Last year, the California legislature enacted two bills, SB 253 and SB 261 that purport to impose burdensome disclosure mandates on businesses. The legislature did so in spite of obvious constitutional infirmities. It was no surprise that the laws were promptly challenged by the U.S. Chamber of Commerce and others. See As Foretold, California's New Forced Speech Laws Are Being Challenged. The state responded by seeking dismissal of the lawsuit on the basis of standing. This was a disingenuous move on the part of the state, since it would only delay the challenge. If the state were truly interested in seeing the law implemented, one would expect that it would be anxious to dispel the constitutional cloud. See California Seeks To Delay Demise Of California Climate Related Disclosure Statutes, But Why?
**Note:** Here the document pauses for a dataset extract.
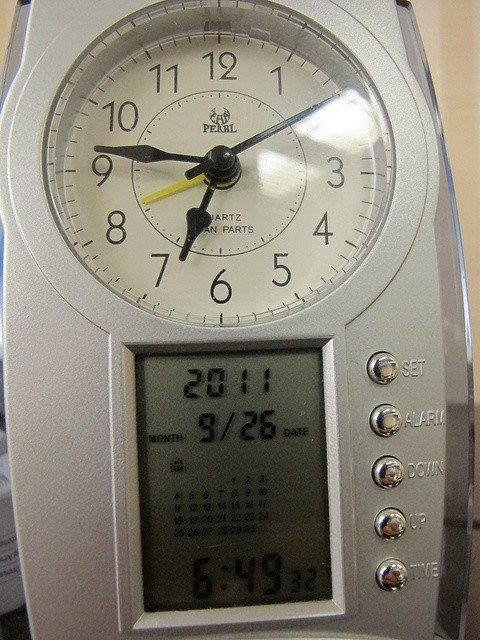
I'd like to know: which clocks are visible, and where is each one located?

On May Day, the plaintiffs filed their opposition to California's motion to dismiss which highlights some differences between the California statutes and the climate disclosure rule recently adopted by the Securities and Exchange Commission (and also recently challenged):
But even still, the State overstates any overlap. The SEC itself acknowledges that it and California “apply different . . . standards.” State’s RJN, Ex. 2, at 41. While the SEC rule applies only to public companies, for instance, Mot. 3, the California laws apply to public and private companies, Am. Compl. ¶ 110. And although the SEC rule requires the disclosure of Scope 1 and Scope 2 emissions in certain circumstances, 89 Fed. Reg. at 21,670; California requires these for all companies subject to S.B. 253, and also requires reporting of Scope 3 emissions, which the SEC rule does not require, and which will “cost many companies more than $1 million per year” alone, Am. Compl. ¶ 52.